Urieta arbeitet zunächst bei den Hahns als Hausmädchen, jedoch geht sie von Anfang an mit zur Schule, die das Ehepaar Hahn gegründet hatte. Am 25. Juli 1858 wird sie durch Missionar Hahn getauft und ist damit die erste Herero, die Christin wird. Als christlichen Taufnamen nimmt sie „Johanna Maria“ an. Doch geht all das nicht ohne Konflikt mit ihrer Familie: Dem Ansinnen ihrer Eltern, eine arrangierte Ehe mit einem älteren Mann einzugehen, widersetzt sie sich. Als die Hahns 1860 auf Heimaturlaub nach Deutschland fahren, kommt Johanna mit und führt auch in Gütersloh den Haushalt der Familie. Die Zeit nutzt sie außerdem zu einer sehr wichtigen Arbeit: Sie beginnt zu übersetzen – einige Passagen aus Altem und Neuen Testament sowie Luthers Kleinen Katechismus und Kirchenlieder. Damit trägt sie wesentlich dazu bei, ihrer Muttersprache Otjiherero zu einer Verschriftlichung zu helfen.

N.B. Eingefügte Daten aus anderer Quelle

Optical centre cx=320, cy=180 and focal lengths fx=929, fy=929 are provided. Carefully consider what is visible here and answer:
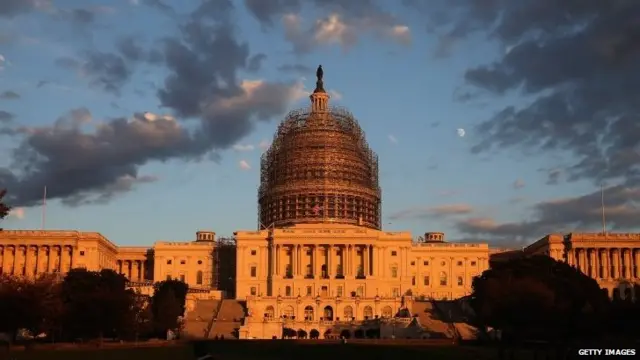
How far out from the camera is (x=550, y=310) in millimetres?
75375

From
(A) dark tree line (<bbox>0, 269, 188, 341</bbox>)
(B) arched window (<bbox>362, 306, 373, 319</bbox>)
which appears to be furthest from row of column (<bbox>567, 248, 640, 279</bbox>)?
(A) dark tree line (<bbox>0, 269, 188, 341</bbox>)

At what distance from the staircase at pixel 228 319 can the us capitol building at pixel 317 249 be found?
8.96m

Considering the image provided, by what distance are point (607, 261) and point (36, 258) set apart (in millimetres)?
86243

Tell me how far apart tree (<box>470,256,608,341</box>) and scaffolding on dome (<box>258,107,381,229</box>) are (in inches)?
1627

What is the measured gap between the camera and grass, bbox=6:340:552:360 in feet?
205

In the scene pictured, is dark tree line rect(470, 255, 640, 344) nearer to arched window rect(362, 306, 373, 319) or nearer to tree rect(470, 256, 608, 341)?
tree rect(470, 256, 608, 341)

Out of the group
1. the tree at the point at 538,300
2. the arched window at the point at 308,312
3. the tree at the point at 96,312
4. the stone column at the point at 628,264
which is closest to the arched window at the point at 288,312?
the arched window at the point at 308,312

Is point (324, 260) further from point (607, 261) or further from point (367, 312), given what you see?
point (607, 261)

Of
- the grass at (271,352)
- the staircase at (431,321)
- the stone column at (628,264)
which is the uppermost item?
the stone column at (628,264)

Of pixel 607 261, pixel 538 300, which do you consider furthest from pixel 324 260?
pixel 538 300

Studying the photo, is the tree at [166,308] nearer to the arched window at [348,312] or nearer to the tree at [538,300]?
the arched window at [348,312]

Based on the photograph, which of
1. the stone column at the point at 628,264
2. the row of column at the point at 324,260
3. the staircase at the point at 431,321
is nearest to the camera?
the staircase at the point at 431,321

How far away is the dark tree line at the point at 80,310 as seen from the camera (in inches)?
3123

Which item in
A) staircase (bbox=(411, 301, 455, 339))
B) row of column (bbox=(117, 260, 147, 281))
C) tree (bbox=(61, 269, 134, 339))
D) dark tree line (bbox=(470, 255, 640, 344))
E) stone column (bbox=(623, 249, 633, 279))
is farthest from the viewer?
row of column (bbox=(117, 260, 147, 281))
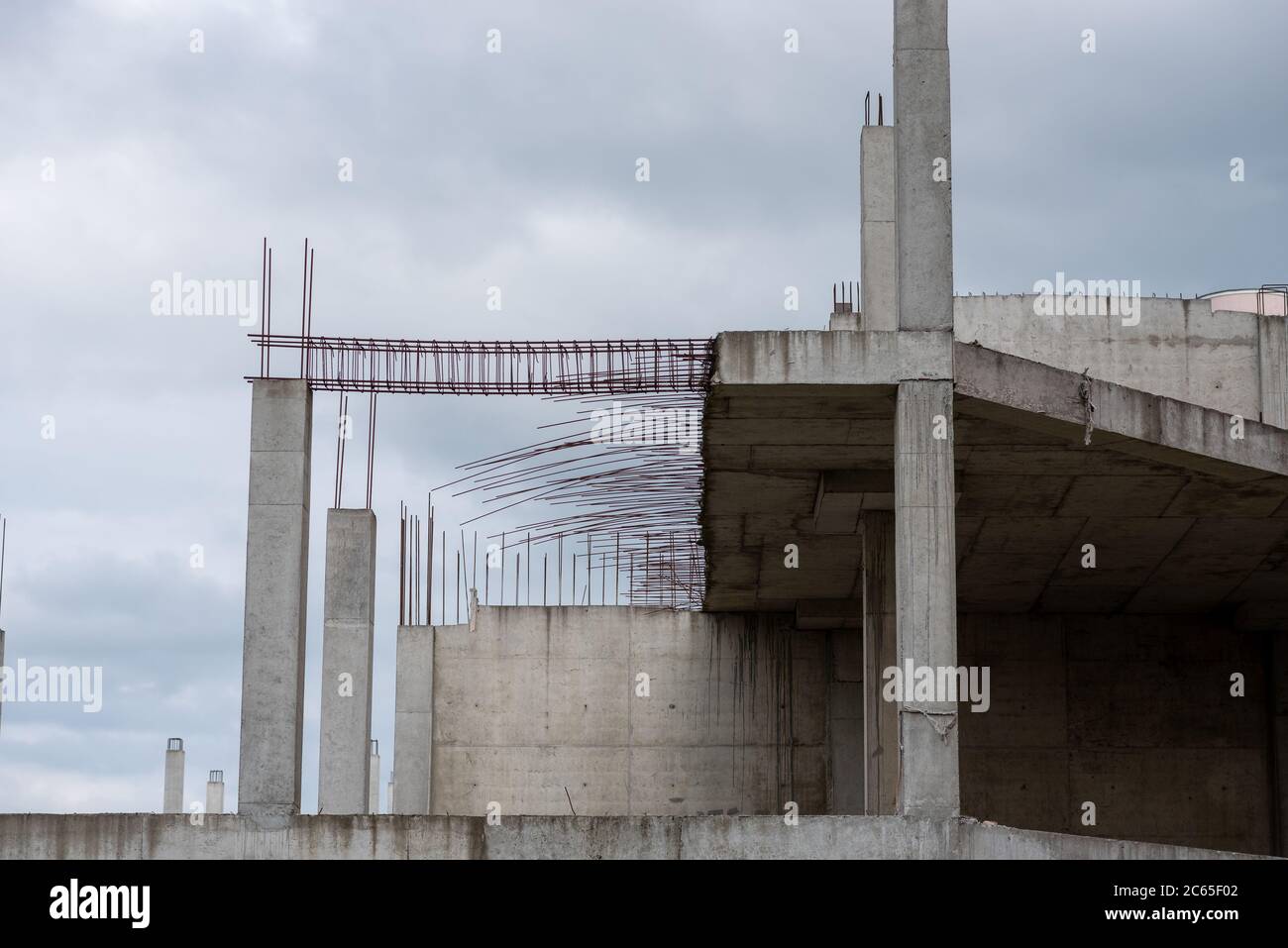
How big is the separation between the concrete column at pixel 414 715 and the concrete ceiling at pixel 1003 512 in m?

Inzwischen spricht sie nicht nur Deutsch sondern auch das Niederländisch der Kapregion, Englisch und eine weitere namibische Sprache. Sie leistet unschätzbare Zuarbeit für Missionar Hahn, der für seine linguistischen Leistungen 1873 die Ehrendoktorwürde der Universität Leipzig verliehen bekommt. Zurück in Namibia heiratet sie einen Witwer mit acht Kindern – sie selbst bekommt mit ihrem Mann zusammen weitere neun Kinder. Sie arbeitet bis ins hohe Alter weiter – als Lehrerin und Übersetzerin. Sie schreibt außerdem zusammen mit ihrer Schwester Magdalena Fabeln und Geschichten in ihrer Muttersprache. Den vielen deutschstämmigen Frauen in „Deutsch-Südwest-Afrika“, hilft sie als Hebamme. Mit 99 Jahren stirbt sie am 3. Juli 1936. Namibia hält die Geschichte ihres ungewöhnlichen Lebens in Ehren und bewahrt ihr Andenken.